Challenging the "old trick" of conservatives advancing women to key positions so they can claim
critiques from Democrats and progressives are sexist, Jones warned that
"a Supreme Court justice with right-wing perspectives on labor, the
environment, immigration, and criminal justice can harm women from all
backgrounds in all aspects of their lives. That is the intention, and
not the accidental byproduct, of constitutional originalism. As
embraced by jurists like Barrett and her old boss, Antonin Scalia,
originalism is its own dogma; the extension of a political theology
committed to an older and more exclusionary version of America."
While
Robinson and Jones highlighted the myriad of rights that could be at
risk if the GOP succeeds in pushing Barrett through, some activists
and groups have shared more issue-specific warnings. In a Monday
memo, Planned Parenthood Action Fund declared
that if Barrett makes it to the nation's highest court, Roe
v. Wade—the
landmark 1973 ruling that ensures the constitutional right to
abortion—"will be rendered meaningless before it's ever
overturned."
Noting
that state lawmakers have enacted over 480 restrictions intended to
limit abortion access since 2011, the group explained that "right now, 17 abortion-related cases
are one step from the Supreme Court—most of these involve incremental
restrictions that effectively ban abortion, without the need to
overturn Roe. These incremental bans, combined with 'trigger laws'
designed to immediately ban abortion if Roe were to fall, and with over
20 state legislatures hostile to reproductive healthcare, means that
what little is left of abortion access could be eliminated for an
estimated 25 million women of reproductive age with Barrett on the
Supreme Court."
Shannon
Watts, founder of Moms Demand Action, pointed
out
in a Monday op-ed for USA
Today
that "the gun safety movement has made unmistakable progress at
the ballot box, in statehouses, and in Congress" since she
founded the group in the wake of the Sandy Hook Elementary School
mass shooting in December 2012.
However,
with Barrett's nomination, "all of that progress is at risk,"

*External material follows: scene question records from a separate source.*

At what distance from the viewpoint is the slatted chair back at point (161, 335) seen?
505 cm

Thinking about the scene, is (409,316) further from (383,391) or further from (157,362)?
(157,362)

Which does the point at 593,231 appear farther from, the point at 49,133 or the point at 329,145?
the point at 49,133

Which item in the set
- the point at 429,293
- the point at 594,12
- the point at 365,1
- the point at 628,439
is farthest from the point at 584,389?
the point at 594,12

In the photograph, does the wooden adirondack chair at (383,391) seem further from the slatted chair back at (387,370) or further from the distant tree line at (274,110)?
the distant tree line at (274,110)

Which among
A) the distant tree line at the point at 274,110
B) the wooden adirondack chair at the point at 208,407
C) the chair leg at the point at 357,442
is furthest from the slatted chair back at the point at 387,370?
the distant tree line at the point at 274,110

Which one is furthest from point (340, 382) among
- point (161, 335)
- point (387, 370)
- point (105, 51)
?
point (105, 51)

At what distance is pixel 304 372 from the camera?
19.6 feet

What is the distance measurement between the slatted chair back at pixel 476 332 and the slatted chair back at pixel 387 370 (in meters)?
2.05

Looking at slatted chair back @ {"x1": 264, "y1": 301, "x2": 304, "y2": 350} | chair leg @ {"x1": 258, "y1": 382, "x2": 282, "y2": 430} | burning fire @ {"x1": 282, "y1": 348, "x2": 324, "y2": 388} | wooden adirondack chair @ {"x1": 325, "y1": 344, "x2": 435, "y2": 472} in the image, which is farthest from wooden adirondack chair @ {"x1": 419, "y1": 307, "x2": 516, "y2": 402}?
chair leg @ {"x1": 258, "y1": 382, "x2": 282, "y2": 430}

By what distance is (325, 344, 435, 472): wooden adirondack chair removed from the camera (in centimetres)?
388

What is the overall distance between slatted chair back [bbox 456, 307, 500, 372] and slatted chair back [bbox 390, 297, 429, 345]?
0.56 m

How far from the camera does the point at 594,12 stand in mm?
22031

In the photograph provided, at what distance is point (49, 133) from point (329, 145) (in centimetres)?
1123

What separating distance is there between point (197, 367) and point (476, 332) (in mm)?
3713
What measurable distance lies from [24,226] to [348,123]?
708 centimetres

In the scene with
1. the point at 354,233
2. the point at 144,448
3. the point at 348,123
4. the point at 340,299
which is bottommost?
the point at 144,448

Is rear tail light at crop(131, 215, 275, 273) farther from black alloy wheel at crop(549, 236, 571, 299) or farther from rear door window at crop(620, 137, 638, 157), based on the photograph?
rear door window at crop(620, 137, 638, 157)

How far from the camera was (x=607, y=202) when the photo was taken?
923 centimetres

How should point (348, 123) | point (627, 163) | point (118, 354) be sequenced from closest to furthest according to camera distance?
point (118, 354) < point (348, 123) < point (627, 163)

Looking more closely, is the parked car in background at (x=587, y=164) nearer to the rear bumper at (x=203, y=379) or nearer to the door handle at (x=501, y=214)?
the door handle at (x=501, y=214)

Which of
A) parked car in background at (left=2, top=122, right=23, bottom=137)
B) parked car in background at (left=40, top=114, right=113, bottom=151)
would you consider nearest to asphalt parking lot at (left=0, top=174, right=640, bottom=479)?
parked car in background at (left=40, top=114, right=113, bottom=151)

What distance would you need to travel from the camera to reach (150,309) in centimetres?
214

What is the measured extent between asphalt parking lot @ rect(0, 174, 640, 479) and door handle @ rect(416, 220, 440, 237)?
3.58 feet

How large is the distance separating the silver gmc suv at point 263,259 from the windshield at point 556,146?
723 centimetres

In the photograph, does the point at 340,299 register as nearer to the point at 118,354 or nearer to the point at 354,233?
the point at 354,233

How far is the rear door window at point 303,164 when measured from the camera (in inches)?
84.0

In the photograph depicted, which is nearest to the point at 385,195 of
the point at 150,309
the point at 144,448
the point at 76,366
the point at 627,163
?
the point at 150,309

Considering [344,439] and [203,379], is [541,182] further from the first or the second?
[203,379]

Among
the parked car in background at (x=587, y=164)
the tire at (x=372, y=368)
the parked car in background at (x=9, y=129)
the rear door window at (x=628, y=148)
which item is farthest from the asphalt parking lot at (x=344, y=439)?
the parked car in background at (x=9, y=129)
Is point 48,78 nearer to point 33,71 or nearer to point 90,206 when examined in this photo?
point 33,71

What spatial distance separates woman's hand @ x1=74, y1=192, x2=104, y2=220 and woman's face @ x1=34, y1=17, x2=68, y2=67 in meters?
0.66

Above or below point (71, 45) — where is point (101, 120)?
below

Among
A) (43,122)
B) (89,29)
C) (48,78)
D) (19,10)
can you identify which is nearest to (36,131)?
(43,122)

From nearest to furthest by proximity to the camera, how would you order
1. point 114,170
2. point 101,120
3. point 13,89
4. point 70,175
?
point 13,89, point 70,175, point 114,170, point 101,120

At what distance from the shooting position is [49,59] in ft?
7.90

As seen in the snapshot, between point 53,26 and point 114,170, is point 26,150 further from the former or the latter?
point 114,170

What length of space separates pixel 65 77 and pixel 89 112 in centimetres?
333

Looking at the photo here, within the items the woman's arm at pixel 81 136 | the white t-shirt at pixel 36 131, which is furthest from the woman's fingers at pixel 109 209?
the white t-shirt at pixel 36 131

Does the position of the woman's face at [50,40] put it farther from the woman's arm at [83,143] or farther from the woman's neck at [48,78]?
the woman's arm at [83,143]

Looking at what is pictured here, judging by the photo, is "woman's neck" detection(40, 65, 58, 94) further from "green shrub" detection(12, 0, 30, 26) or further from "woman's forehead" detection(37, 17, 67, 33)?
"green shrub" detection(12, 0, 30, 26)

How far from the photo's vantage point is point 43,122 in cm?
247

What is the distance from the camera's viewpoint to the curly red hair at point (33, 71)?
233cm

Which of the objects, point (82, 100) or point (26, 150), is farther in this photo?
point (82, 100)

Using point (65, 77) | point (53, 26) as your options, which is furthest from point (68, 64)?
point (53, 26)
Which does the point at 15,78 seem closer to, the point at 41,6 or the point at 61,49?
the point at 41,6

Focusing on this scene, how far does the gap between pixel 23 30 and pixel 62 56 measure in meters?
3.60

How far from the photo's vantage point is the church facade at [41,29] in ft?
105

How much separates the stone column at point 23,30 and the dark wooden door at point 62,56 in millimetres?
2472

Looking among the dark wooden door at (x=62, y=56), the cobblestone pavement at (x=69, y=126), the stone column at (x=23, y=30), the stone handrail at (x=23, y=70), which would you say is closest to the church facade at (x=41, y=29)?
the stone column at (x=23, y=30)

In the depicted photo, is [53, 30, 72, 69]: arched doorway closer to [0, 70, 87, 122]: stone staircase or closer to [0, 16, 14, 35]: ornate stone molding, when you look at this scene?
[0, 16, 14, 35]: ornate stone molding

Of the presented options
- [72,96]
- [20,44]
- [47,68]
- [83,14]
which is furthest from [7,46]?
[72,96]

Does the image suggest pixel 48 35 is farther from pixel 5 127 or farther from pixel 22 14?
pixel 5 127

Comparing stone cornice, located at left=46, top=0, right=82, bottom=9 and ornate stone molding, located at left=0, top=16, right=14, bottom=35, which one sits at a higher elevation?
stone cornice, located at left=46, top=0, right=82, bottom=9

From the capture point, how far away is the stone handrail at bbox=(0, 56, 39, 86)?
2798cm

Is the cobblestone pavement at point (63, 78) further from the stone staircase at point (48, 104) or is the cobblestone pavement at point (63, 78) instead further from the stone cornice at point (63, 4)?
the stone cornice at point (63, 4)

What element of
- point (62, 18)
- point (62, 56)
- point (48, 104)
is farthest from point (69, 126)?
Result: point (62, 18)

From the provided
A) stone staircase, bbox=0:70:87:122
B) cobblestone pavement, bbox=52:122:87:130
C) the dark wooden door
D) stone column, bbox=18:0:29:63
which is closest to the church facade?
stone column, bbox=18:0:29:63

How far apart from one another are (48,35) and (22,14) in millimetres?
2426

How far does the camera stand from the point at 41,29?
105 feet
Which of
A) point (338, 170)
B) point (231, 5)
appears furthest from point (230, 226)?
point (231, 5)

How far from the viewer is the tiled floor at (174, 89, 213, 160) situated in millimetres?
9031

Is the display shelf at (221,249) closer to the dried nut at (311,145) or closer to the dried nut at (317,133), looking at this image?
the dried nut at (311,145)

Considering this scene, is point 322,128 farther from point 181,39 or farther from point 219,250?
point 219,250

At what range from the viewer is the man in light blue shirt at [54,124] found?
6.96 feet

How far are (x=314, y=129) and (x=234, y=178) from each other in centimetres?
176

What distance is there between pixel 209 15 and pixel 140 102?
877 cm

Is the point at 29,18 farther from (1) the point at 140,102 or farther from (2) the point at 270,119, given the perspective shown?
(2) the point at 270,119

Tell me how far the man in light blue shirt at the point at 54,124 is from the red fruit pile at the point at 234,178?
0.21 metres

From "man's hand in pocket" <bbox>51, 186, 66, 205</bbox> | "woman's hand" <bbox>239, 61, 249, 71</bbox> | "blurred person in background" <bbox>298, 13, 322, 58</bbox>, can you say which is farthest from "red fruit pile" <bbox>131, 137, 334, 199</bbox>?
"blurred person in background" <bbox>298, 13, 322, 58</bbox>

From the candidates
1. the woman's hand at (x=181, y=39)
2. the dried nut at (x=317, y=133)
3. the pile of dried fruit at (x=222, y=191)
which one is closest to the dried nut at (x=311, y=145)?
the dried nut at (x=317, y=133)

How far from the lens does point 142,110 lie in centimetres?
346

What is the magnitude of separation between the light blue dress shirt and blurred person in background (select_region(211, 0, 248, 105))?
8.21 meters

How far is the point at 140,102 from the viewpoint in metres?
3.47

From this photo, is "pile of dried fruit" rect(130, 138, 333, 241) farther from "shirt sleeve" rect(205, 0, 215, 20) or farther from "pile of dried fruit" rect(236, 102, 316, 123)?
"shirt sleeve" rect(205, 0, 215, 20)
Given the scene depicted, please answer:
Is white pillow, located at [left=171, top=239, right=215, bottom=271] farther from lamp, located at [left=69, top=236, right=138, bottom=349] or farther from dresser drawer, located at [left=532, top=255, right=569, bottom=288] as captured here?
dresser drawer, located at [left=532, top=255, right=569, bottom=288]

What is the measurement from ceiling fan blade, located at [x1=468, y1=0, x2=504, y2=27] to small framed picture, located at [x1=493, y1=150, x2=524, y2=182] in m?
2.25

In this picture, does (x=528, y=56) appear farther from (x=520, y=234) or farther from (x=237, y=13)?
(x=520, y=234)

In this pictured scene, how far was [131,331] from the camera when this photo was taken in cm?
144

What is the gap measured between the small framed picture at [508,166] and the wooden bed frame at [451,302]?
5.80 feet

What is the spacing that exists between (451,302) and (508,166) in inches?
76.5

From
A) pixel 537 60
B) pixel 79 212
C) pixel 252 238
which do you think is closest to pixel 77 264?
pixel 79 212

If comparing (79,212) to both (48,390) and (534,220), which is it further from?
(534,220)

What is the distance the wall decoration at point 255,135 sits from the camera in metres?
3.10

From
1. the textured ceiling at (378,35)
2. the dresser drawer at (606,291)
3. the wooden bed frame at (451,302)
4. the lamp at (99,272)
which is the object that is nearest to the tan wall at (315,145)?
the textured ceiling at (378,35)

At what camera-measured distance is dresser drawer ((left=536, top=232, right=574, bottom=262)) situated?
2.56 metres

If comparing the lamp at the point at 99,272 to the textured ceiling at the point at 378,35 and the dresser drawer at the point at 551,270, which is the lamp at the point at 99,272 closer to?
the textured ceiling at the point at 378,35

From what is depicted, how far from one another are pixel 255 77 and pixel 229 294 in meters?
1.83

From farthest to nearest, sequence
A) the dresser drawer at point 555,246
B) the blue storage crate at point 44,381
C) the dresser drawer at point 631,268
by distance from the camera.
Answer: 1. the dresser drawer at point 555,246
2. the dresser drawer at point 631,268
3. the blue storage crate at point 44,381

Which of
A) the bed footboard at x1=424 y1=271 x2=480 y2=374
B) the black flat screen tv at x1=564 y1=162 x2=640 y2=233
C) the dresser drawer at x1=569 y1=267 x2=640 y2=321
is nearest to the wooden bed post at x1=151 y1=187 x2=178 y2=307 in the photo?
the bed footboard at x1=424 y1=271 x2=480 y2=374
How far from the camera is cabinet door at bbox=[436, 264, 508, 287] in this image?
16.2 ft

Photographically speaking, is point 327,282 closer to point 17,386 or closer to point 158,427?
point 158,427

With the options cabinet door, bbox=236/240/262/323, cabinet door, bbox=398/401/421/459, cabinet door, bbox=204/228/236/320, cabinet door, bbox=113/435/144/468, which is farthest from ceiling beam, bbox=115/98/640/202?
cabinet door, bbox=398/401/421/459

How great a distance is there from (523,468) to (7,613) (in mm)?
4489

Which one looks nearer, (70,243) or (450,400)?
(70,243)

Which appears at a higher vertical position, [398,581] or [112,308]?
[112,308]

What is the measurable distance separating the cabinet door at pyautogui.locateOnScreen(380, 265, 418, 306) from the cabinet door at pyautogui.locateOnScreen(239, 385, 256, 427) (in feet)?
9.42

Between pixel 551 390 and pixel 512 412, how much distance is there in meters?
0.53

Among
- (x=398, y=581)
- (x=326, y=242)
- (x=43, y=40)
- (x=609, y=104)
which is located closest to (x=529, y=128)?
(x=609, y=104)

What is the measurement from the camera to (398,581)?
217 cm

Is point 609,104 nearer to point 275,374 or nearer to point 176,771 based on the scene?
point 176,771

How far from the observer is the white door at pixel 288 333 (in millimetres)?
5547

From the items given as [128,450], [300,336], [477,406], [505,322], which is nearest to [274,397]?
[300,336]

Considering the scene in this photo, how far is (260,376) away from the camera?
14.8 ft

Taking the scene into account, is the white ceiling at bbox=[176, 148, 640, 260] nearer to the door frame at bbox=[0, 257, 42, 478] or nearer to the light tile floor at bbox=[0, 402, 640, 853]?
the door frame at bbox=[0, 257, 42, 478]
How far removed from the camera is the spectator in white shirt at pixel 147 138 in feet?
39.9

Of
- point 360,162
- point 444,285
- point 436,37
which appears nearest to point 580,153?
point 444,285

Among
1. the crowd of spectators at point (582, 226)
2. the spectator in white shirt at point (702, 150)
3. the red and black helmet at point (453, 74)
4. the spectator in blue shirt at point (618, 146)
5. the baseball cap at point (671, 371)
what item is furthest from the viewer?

warned Watts, who is also a board member of the Supreme Court Voter
project. "The president's decision to try to ram through a new
Supreme Court justice while early voting in the most important
election of our lifetimes is already underway—and his selection
of a judge with an alarming interpretation of the Second
Amendment—lay bare just how high the stakes are for the gun
safety movement."
Failing
to stop her confirmation, Watts continued, could be deadly. With
Barrett on the bench, she wrote, "the coming years could bring legal
decisions that threaten to undo decades of progress for public safety. Over 145,000
Americans have been killed by guns with President Trump in office, and
if he succeeds in appointing another opponent of gun safety laws to the
court, even more Americans will die."
E&E
News
noted
Saturday that "Barrett's record on environmental and energy
issues is largely undeveloped, but several environmental groups
voiced concern about Barrett's narrow view of public interest groups'
power to sue in opinions she wrote as a judge for the 7th U.S.
Circuit Court of Appeals, where she has served since 2017."
Brett
Hartl, government affairs director at the Center for Biological
Diversity, said in a statement last week that "her slim judicial
record shows that she's hostile to the environment and will slam shut
the courthouse doors to public interest advocates, to the delight of
corporate polluters."
"Environmental justice, our climate, and wildlife on the brink of extinction," he warned, "will all suffer if Barret is confirmed."